Every bill creates winners and losers. Here's who stands to gain and who bears the cost.

Who Benefits

  • State Oil and Gas Supervisor and staff — the amendment gives the supervisor an explicit statutory hook to inspect and regulate repurposed reservoirs, removing ambiguity about jurisdiction and enabling use of existing enforcement tools.
  • Nearby communities and landowners — clearer regulatory coverage increases the likelihood of inspections, oversight, and enforcement for repurposed reservoirs, which can address local safety and environmental concerns.
  • Energy planners and utilities considering thermal storage — regulatory clarity about oversight can reduce legal uncertainty for projects that rely on subsurface reservoirs, making it easier to account for compliance risk in project planning.

Who Bears the Cost

  • Owners and operators of oil and gas reservoirs that are converted principally to thermal energy storage or geothermal generation — they face the State Oil and Gas Supervisor’s inspection regime, potential fines, and criminal exposure for refusal to permit inspection or for violations.
  • Geothermal and thermal‑storage developers using repurposed reservoirs — developers will bear compliance costs to meet inspection, monitoring, and any supervisor‑imposed conditions, even where those reservoirs previously fell under different regulatory expectations.
  • Local agencies and school districts — although the bill says no state reimbursement is required, local entities may still incur administrative or enforcement-related costs tied to criminal‑justice processes stemming from expanded criminal definitions.
  • The Supervisor’s office — while gaining jurisdiction, the office may need to allocate additional staff, technical expertise, or administrative capacity to oversee a broader set of reservoirs without an appropriation in this bill.

Key Issues

The Core Tension

SB 940 balances two legitimate goals — accelerating regulatory clarity and oversight for repurposed reservoirs versus avoiding overly broad enforcement that could chill development — but it does so by changing a definition rather than by tailoring standards, leaving regulators and project sponsors to reconcile public‑safety oversight with practical deployment needs.

The bill is narrowly worded and achieves its effect by redefining a key term rather than by setting technical standards or new permitting requirements.
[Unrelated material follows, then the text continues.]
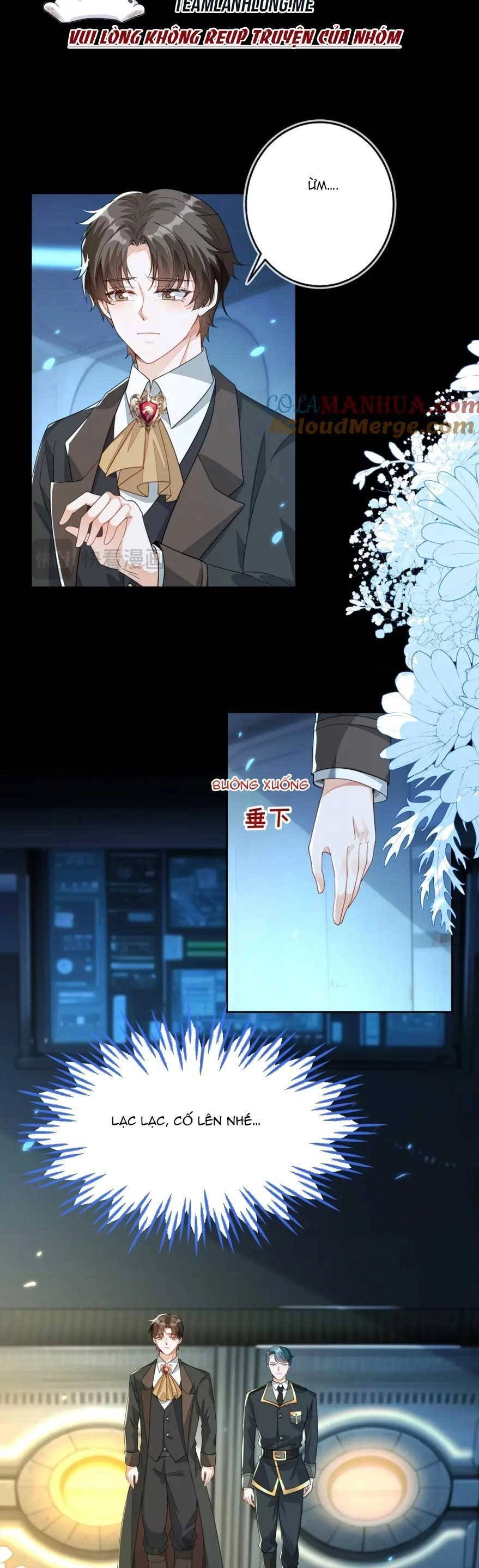 Vừa Mới Huỷ Hôn Đã Bị Dã Hồ Ly Lừa Kết Hôn Chapter 21 - 26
That approach leaves several practical questions unresolved.

The phrase “used principally” creates a fact‑specific threshold: does a reservoir with dual uses qualify, and how will the supervisor determine principal use? Absent statutory criteria, the supervisor will need to issue guidance or rely on case‑by‑case determinations, which could create uncertainty during project design and preclude predictable permitting timelines.

Another tension involves capacity and fit. The bill expands jurisdiction without creating new substantive standards tailored to thermal energy storage, a technology with different operational risks than conventional geothermal wells or producing hydrocarbon wells.

The supervisor’s existing inspection protocols, monitoring requirements, and enforcement toolbox may not align neatly with the technical needs of seasonal thermal storage projects. Finally, by expanding criminal exposure for operators who refuse inspections or violate regulations, the amendment strengthens enforcement tools but also risks chilling cooperation if operators fear criminal penalties for inspection disputes; striking the right balance between deterrence and constructive compliance will be an early implementation challenge.